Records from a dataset
+ + + +

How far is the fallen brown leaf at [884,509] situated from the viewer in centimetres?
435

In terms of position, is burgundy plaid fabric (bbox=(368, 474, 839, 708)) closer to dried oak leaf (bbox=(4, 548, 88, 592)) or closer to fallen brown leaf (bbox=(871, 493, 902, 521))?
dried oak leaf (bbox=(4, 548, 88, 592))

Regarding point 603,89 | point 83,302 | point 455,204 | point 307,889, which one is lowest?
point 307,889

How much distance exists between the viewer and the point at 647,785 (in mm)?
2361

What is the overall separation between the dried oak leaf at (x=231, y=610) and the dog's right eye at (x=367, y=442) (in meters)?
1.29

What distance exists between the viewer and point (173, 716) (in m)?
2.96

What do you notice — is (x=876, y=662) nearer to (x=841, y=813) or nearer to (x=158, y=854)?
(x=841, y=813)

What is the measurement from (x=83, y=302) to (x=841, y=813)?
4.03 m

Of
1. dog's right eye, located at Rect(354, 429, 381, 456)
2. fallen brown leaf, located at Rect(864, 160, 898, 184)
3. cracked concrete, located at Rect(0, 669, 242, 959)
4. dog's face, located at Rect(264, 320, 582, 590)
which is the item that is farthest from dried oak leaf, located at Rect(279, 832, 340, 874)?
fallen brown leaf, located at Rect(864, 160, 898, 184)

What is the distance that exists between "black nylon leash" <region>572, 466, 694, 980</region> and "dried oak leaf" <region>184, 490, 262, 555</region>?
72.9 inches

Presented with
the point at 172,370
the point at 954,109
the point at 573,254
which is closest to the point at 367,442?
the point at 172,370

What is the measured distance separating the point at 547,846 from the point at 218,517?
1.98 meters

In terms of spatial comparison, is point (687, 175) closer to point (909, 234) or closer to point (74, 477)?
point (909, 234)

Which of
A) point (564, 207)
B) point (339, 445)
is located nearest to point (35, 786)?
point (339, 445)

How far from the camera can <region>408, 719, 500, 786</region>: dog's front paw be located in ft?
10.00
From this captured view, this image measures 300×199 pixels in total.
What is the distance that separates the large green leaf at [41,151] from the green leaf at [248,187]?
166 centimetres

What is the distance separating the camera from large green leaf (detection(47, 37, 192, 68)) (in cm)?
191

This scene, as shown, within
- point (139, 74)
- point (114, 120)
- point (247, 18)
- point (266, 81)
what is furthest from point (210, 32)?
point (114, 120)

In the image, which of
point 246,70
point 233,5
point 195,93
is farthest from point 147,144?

+ + + +

What is being asked:
Repeat the records above exactly as they appear.

Answer for the task:
How far is the fallen brown leaf at [884,509] situated from the viewer in centimetres?
435

In terms of position, is burgundy plaid fabric (bbox=(368, 474, 839, 708)) closer to dried oak leaf (bbox=(4, 548, 88, 592)) or closer to fallen brown leaf (bbox=(871, 493, 902, 521))?
dried oak leaf (bbox=(4, 548, 88, 592))

Regarding point 603,89 | point 83,302 | point 455,204 | point 307,889, which one is lowest?
point 307,889

How much distance exists between the viewer and the point at 647,785 (in mm)?
2361

What is the overall separation between the dried oak leaf at (x=231, y=610) and the dog's right eye at (x=367, y=442) (in meters)?
1.29

What distance exists between the viewer and point (173, 716) (in m)?
2.96

What do you notice — is (x=876, y=662) nearer to (x=841, y=813) or nearer to (x=158, y=854)?
(x=841, y=813)

What is the measurement from (x=83, y=302) to (x=841, y=813)?
4.03 m

Of
1. dog's right eye, located at Rect(354, 429, 381, 456)
2. fallen brown leaf, located at Rect(864, 160, 898, 184)
3. cracked concrete, located at Rect(0, 669, 242, 959)
4. dog's face, located at Rect(264, 320, 582, 590)
which is the item that is farthest from dried oak leaf, located at Rect(279, 832, 340, 874)?
fallen brown leaf, located at Rect(864, 160, 898, 184)

What is the distance that exists between "black nylon leash" <region>572, 466, 694, 980</region> and "dried oak leaf" <region>184, 490, 262, 555</region>?
72.9 inches

Presented with
the point at 172,370
the point at 954,109
the point at 573,254
which is closest to the point at 367,442?
the point at 172,370

What is the measured distance separating the point at 547,846 from the point at 218,517?
1.98 meters

In terms of spatial comparison, is point (687, 175) closer to point (909, 234) or closer to point (74, 477)?
point (909, 234)

Which of
A) point (564, 207)
B) point (339, 445)
is located nearest to point (35, 786)?
point (339, 445)

How far from the camera can <region>408, 719, 500, 786</region>: dog's front paw be located in ft?
10.00
From this captured view, this image measures 300×199 pixels in total.
What is the distance that separates the large green leaf at [41,151] from the green leaf at [248,187]?
166 centimetres

What is the distance separating the camera from large green leaf (detection(47, 37, 192, 68)) (in cm)?
191

This scene, as shown, within
- point (139, 74)
- point (114, 120)
- point (247, 18)
- point (266, 81)
what is furthest from point (210, 32)?
point (114, 120)

In the image, which of
point 246,70
point 233,5
point 195,93
is farthest from point 147,144?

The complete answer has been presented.